Vertical farming has been suggested as a way to bring fresher food to urban dwellers while reducing the carbon footprint needed to grow and transport them, but a group of Carnegie Mellon University (CMU) students sees it as a way to improve basic nutrition in impoverished areas. Using simple equipment and LED lights, the students are developing an inexpensive way to allow almost anyone to grow fresh, nourishing food for their families and community.
There are many kinds of poverty, but one of the most intractable is food poverty. This is because the concept is one of access as much as affordability. In other words, some people may suffer from food poverty because they don't have enough money to buy enough nutritious food, but others, even in very wealthy countries, may live in areas known as nutritional islands. That is, areas where anything beyond poor quality, prepackaged foods is rare and expensive, which results in malnutrition and generally poor health.
To address this, a group of students from the CMU chapter of Engineers Without Borders (EWB), led by Engineering and Public Policy (EPP)/Chemical Engineering (ChemE) undergraduate student Jack Ronayne, has turned to vertical farming as a way for people to grow food in their own homes.
"Something we identified was this idea of nutritional islands in urban communities: places with limited access to fresh food either by distance, freshness, or cost," says Kelvin Gregory, a professor in civil and environmental engineering and faculty advisor for EWB."We asked ourselves: could you simply grow fresh fruits and vegetables in your house? Obviously the footprint needs to be small, so you have to go vertical. And you'll need to use artificial lighting. These are the problems we decided to solve for."

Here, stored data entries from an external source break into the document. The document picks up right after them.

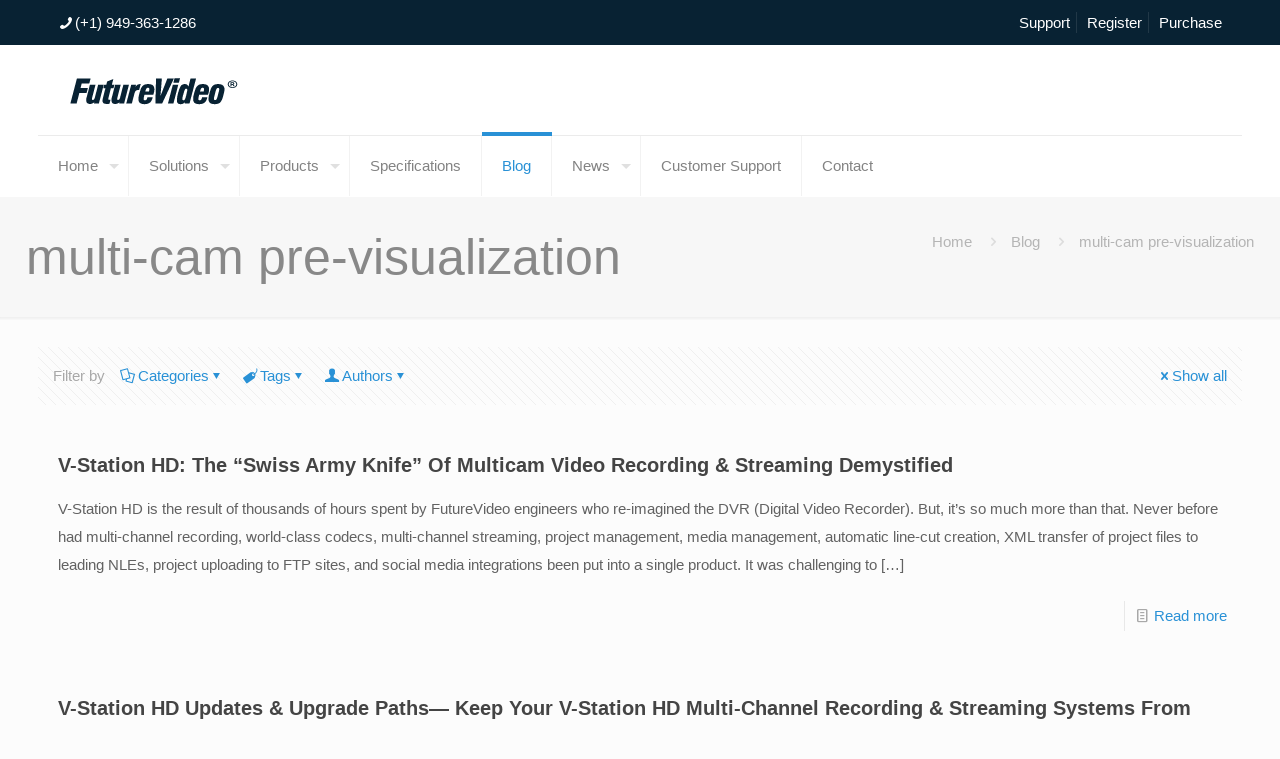

--- FILE ---
content_type: text/plain
request_url: https://www.google-analytics.com/j/collect?v=1&_v=j102&a=1004067384&t=pageview&_s=1&dl=https%3A%2F%2Ffuturevideo.tv%2Ftag%2Fmulti-cam-pre-visualization%2F&ul=en-us%40posix&dt=multi-cam%20pre-visualization%20%7C%20FutureVideo&sr=1280x720&vp=1280x720&_u=IEBAAEABAAAAACAAI~&jid=288285629&gjid=1921802672&cid=1542400754.1768999596&tid=UA-36249422-1&_gid=2084090648.1768999596&_r=1&_slc=1&z=464779810
body_size: -450
content:
2,cG-87W1R7DN9M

Whereas some vertical farming systems look like something out of a science fiction film, the CMU system looks a lot more low tech. Instead of a bespoke cabinet with all sorts of designer bells and whistles, the system is a set of metal shelves about the size of a bookshelf of the sort that can be bought from any storage shop. This is covered with a black plastic tarp and wired with lights.
In fact, it looks like the sort of indoor greenhouse that a gardener might knock together for starting seedlings, but there is a special twist to it. The LED lights used in the system can be set to flash rapidly at different speeds as a way to figure out how much light is needed to best grow plants with the least amount of energy.
"What we wanted to study was energy efficiency," says Gregory. "LEDs are already more energy-efficient than old-school halogen bulbs, but they also have the added benefit of being able to be turned on and off very quickly. So by rapidly flickering these lights at different speeds, we have been able to measure how much light is necessary to grow the biggest plant, using the least amount of energy."
The present setup uses 40 tomato plants, though smaller plants like lettuce would allow 100 to be packed in with a very small footprint. In addition, the home version is relatively easy to scale up to hold more plants for community vertical farms. The hope of the group is that this research will one day allow everyone to have access to fresh, healthy foods whatever their location or socioeconomic status.
"The students will take it from here," says Gregory. "In a few years, we see this being implemented in different spaces around the Pittsburgh area. It'll be about finding resources, going out to local foundations, and setting up something that both serves the community and still allows for a research component."